Programming concurrent applications is considered difficult and error-prone by a majority of professional developers. Most system developers struggle with this type of programming which is one reason why it remains outside the reach of most business application developers.
Concurrent algorithms are not always appropriate, however, when used for solving the right problems, they offer tremendous advantages in terms of performance and algorithmic simplicity. With the growing interest in developing programs that are distributed across wide-area networks, the need for concurrent programming tools is increasing as communication latencies grow rapidly and the cost of sequential execution sky-rockets.
One problem is, however, that the facilities for concurrency available to most programmers are low-level and complicated to use. Few programming languages offer any kind of support for concurrency. Conventionally, the programming languages that offer support for concurrency are special-purpose languages or languages that are used only within small academic communities.
Object-oriented (OO) frameworks such as J2EE and .NET brand environments have made the OO approach to program design mainstream. However, with its focus on shared memory, it leads to complex support for concurrency, support that is better suited for system programming than application programming. It is widely recognized that shared memory is one of the main obstacles to simple support for concurrency.
Accordingly, there exists a substantial need in the art to add support for concurrency to a mainstream OO language and to implement coexistence. Further, there is an unmet need for a system and/or method to allow programs to be developed that may either be run in one address space, distributed across several processes on a single computer, or distributed across a local-area or wide-area network, all without recoding the program. Central to this aspect is the notion of a “service”, which executes its own algorithmic (logical) thread. Moreover, there is an unmet need for a means of specifying message-based interfaces between services. In other words, there is a need to unify OO and message oriented languages in order to simplify application programming.
Conventional services with message-passing are defined by OCCAM, a special-purpose language developed in the 1980's which was designed and operable only on a specific hardware processor. Formal program specifications embedded in the programming language are not new. Eiffel, for example, offers a limited form of program specification support directly in the programming language itself.

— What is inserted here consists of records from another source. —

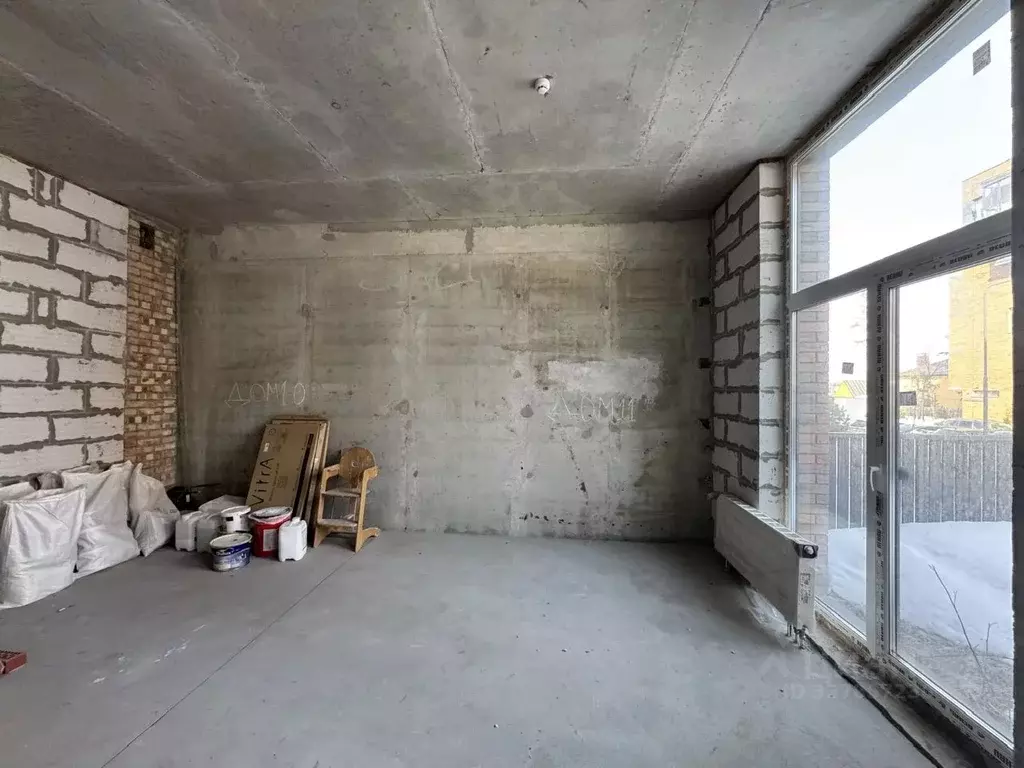 1-к кв. Московская область, Красногорск городской округ, д. Аристово ... - Фото 1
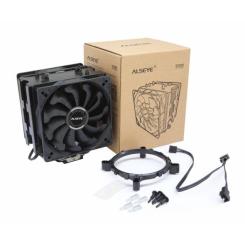 Кулер для процессора Alseye S120D-B Фото 4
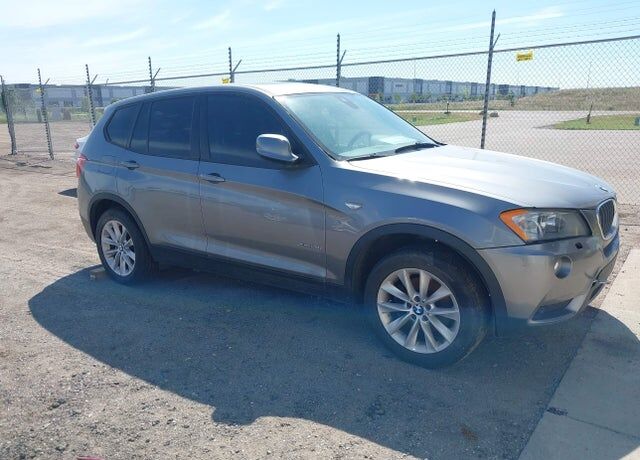 2013 BMW X3
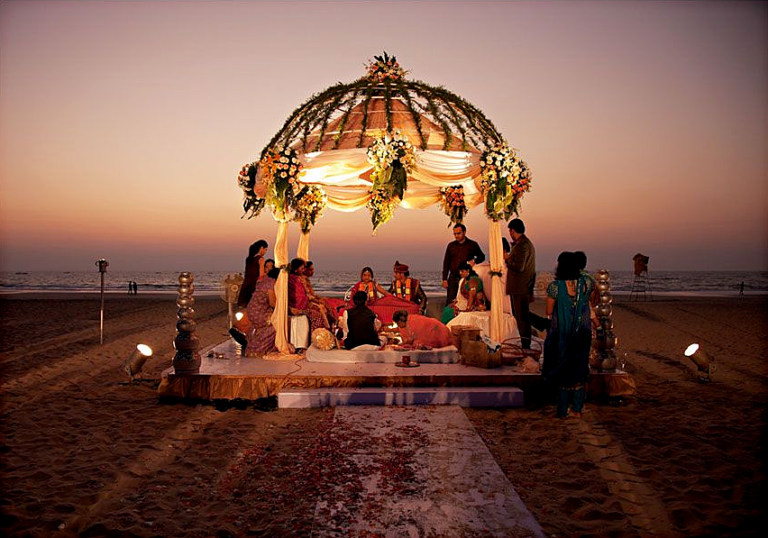10 Best Wedding Destinations in India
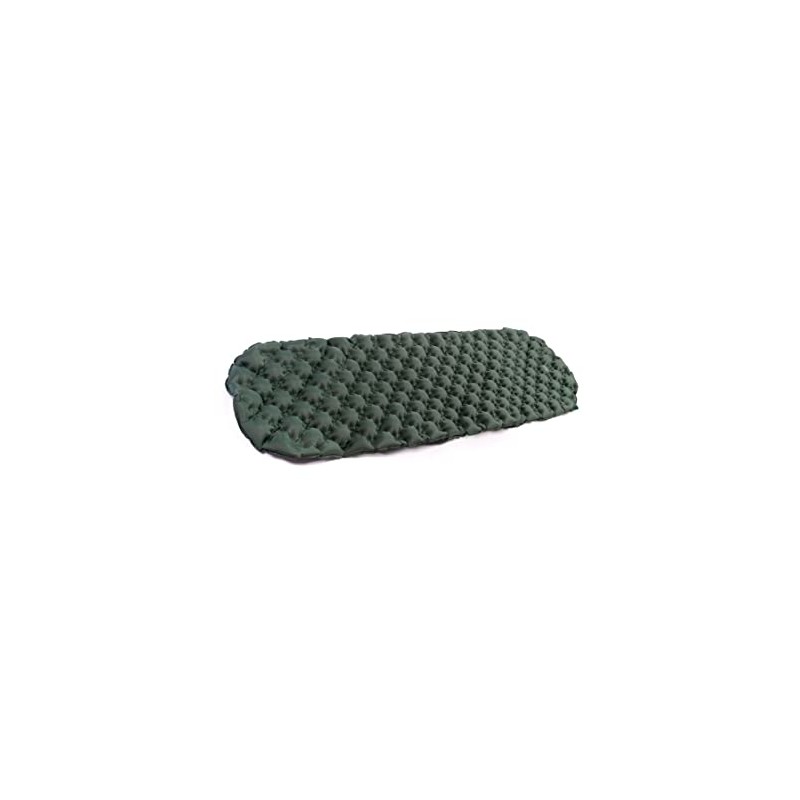 Origin Outdoors Unisex - Adult Asterisk Air Mattress, Olive, One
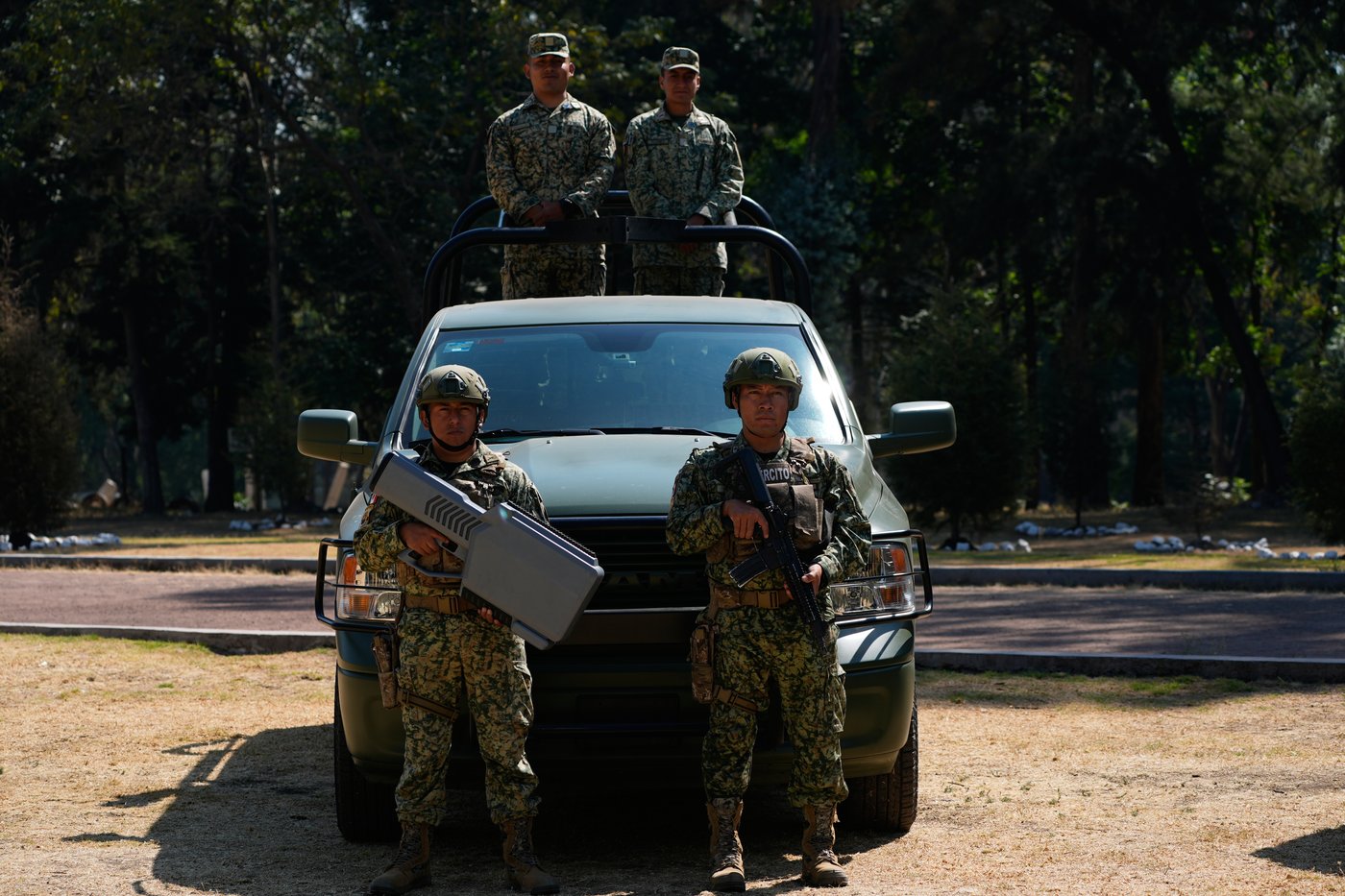 Mexican authorities meet FIFA to review World Cup security protocols | iNFOnews.ca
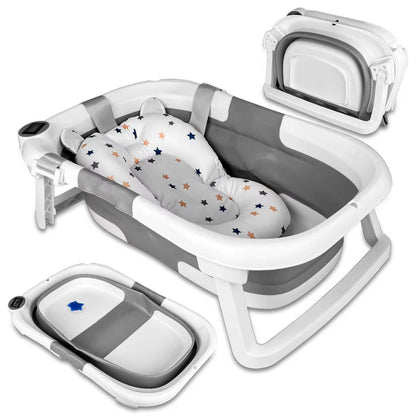 Foldable Newborn Bath Tub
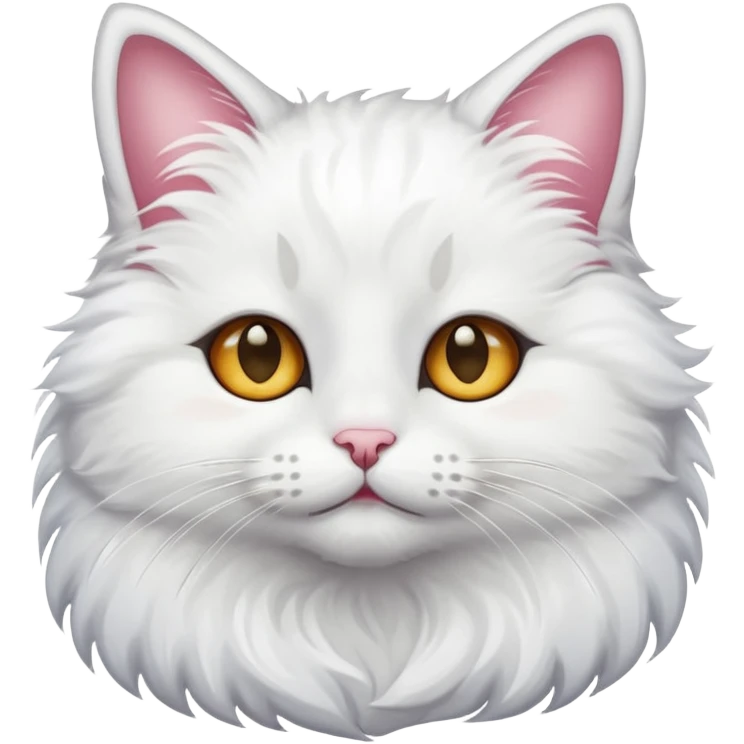 Gato con estrellas en los ojos  emoji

Eiffel is an advanced programming language created by Bertrand Meyer and developed by his company, Interactive Software Engineering (ISE).
However, separation of the protocol specification from the implementation is currently not available. This separation is extremely important to the ability to abstract the interaction of services with each other. For example, XLANG, the language underlying BizTalk, exposes the entire service message-exchange pattern as a protocol. However, this implementation is not separated from the interface, which makes static verification of contract conformance difficult.